Её палка из колючего ясеня валяется на полу как дохлая змея. В ушах зазвучал знакомый мотивчик, а под него закружились несколько пчёл: «Мама, мама, седая и родная…» От мучительных угрызений совести, от неизбывного горя подступили слёзы, почему-то очень ароматные. Мать вырывалась с поразительной силой, и одной Баофэн было не удержать её. Она пыталась поднять эту свою дохлую змею, и Баофэн догадалась, что у неё на уме. Не отпуская рук, она подгребла ногой палку поближе, подняла и вручила матери. Та замахнулась палкой на отца, которого по-прежнему держал Цзиньлун, но сил держать эту тяжесть уже не осталось, палка опять вылетела из рук, и она, оставив попытки, лишь невнятно выругалась:

— Злыдень этакий… Не смей бить моего сына…

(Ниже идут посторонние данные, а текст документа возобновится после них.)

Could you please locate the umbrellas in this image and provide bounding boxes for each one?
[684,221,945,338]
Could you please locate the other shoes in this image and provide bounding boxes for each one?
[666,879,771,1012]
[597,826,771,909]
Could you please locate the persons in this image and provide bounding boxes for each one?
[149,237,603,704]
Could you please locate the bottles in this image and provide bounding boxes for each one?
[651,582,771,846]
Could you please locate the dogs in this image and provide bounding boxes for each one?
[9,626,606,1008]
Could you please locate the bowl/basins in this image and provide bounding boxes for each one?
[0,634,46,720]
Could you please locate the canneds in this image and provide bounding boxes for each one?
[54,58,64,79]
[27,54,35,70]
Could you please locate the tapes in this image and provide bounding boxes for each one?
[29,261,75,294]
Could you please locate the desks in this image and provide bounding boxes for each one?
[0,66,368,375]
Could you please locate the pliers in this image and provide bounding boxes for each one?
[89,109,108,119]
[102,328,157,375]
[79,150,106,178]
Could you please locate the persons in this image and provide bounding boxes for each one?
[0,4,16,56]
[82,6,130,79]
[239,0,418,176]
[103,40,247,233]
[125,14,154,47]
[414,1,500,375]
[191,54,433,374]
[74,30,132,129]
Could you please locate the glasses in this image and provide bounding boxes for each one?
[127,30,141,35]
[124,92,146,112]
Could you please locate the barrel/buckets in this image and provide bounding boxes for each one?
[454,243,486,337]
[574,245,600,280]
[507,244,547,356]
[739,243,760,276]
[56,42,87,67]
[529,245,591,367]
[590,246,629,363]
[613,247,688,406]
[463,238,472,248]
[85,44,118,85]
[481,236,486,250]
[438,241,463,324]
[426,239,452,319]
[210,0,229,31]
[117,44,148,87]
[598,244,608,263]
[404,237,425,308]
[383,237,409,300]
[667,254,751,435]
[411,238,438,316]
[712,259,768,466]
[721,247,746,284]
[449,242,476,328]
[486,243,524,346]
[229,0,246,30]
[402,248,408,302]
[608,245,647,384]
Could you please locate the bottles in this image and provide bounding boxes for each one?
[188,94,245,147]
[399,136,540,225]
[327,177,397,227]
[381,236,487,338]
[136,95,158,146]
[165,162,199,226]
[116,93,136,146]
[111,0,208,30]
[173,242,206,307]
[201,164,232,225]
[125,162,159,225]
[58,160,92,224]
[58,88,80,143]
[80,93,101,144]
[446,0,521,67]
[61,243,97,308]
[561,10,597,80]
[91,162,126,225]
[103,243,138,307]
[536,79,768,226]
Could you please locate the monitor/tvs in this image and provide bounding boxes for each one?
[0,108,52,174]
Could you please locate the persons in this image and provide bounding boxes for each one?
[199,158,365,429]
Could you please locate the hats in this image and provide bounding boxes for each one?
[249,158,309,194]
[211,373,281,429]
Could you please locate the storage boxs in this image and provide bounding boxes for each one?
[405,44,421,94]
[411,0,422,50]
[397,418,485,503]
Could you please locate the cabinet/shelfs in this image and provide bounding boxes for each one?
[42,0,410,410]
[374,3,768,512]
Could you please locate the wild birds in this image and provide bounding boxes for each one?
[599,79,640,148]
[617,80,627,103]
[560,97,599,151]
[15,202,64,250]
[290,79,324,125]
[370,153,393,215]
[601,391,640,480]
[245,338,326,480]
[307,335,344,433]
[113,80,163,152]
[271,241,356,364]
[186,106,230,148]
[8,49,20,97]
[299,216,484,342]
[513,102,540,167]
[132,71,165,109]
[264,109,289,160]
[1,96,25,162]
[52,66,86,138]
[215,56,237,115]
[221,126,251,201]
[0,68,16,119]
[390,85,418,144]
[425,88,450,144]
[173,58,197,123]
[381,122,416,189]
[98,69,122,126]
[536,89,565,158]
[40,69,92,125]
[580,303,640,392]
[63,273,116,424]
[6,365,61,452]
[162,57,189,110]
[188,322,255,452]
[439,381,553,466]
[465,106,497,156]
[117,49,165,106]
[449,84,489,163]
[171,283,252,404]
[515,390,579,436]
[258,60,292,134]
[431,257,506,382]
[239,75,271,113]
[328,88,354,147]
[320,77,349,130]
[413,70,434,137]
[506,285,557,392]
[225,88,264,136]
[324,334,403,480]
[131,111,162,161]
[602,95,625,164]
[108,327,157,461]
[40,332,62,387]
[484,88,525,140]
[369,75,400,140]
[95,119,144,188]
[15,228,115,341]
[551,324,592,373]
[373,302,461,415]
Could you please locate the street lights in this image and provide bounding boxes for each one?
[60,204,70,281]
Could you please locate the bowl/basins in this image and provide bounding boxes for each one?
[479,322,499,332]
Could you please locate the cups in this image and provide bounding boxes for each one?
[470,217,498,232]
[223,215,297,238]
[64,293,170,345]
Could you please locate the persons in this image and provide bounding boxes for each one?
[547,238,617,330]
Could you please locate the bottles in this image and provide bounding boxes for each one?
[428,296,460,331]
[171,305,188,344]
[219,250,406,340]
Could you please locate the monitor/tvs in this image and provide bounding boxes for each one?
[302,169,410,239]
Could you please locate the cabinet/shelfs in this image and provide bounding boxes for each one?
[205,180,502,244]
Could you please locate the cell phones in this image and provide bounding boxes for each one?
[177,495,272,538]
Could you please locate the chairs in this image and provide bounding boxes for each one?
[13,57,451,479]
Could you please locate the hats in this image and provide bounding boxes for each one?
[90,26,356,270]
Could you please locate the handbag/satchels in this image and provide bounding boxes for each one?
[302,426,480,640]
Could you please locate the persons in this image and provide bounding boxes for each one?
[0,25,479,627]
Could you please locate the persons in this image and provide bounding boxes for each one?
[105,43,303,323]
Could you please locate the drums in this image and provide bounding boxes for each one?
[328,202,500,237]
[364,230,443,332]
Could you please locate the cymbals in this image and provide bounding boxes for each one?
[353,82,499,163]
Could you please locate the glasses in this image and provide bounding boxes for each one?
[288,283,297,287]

Эта сумятица длилась довольно долго, но всё же закончилась. В голове всё в основном встало на свои места. Отец притулился на корточках в углу, обхватив голову руками, — лица не видно, лишь взлохмаченный ёжик волос. Скамейку поставили на место; на неё села, обнимая мать, Баофэн. Цзиньлун поднял тапок, положил перед отцом и ледяным тоном обратился ко мне:

— Вообще-то я в это дрянное дело ввязываться не хотел, приятель, но старики попросили, и я, как сын, вынужден был подчиниться.

Цзиньлун описал руками полукруг, я провожал их глазами. Притихшие после произошедшего, исполненные страдания и безысходности родители. Посреди комнаты за знаменитым столом «восьми небожителей» [278]сидят Пан Ху и Ван Лэюнь — мне стало страшно стыдно, когда я увидел их. На скамейке в другом углу рядышком — Хуан Тун и У Цюсян, а за спиной матери стоит, то и дело утирая рукавом слёзы, Хучжу. Даже в этой напряжённой обстановке меня не могли не привлечь её густые, толстые, чудесные волосы, отливающие чарующим светом.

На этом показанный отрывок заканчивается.